### Entries shown
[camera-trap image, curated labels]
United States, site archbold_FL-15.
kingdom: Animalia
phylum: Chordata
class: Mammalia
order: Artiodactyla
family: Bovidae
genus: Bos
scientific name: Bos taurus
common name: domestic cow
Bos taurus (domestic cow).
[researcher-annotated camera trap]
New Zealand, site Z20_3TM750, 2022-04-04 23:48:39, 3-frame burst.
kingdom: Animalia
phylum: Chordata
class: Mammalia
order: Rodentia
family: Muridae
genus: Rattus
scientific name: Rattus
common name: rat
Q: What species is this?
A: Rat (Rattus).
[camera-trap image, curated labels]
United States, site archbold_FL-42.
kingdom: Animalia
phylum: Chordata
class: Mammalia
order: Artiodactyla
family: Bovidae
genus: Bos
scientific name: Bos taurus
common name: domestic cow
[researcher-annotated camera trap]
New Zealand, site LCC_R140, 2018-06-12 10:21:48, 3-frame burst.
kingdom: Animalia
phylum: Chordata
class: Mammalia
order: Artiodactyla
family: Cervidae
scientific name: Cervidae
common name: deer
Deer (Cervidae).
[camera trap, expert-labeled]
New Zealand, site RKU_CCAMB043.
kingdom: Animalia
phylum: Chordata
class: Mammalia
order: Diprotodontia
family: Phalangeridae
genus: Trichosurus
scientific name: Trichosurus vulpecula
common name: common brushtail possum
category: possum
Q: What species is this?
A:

### What to work on
What is needed is a word-for-word restatement of all the data.

### Answer to this problem
[camera-trap image, curated labels]
United States, site archbold_FL-15.
kingdom: Animalia
phylum: Chordata
class: Mammalia
order: Artiodactyla
family: Bovidae
genus: Bos
scientific name: Bos taurus
common name: domestic cow
Bos taurus (domestic cow).
[researcher-annotated camera trap]
New Zealand, site Z20_3TM750, 2022-04-04 23:48:39, 3-frame burst.
kingdom: Animalia
phylum: Chordata
class: Mammalia
order: Rodentia
family: Muridae
genus: Rattus
scientific name: Rattus
common name: rat
Q: What species is this?
A: Rat (Rattus).
[camera-trap image, curated labels]
United States, site archbold_FL-42.
kingdom: Animalia
phylum: Chordata
class: Mammalia
order: Artiodactyla
family: Bovidae
genus: Bos
scientific name: Bos taurus
common name: domestic cow
[researcher-annotated camera trap]
New Zealand, site LCC_R140, 2018-06-12 10:21:48, 3-frame burst.
kingdom: Animalia
phylum: Chordata
class: Mammalia
order: Artiodactyla
family: Cervidae
scientific name: Cervidae
common name: deer
Deer (Cervidae).
[camera trap, expert-labeled]
New Zealand, site RKU_CCAMB043.
kingdom: Animalia
phylum: Chordata
class: Mammalia
order: Diprotodontia
family: Phalangeridae
genus: Trichosurus
scientific name: Trichosurus vulpecula
common name: common brushtail possum
category: possum
Q: What species is this?
A:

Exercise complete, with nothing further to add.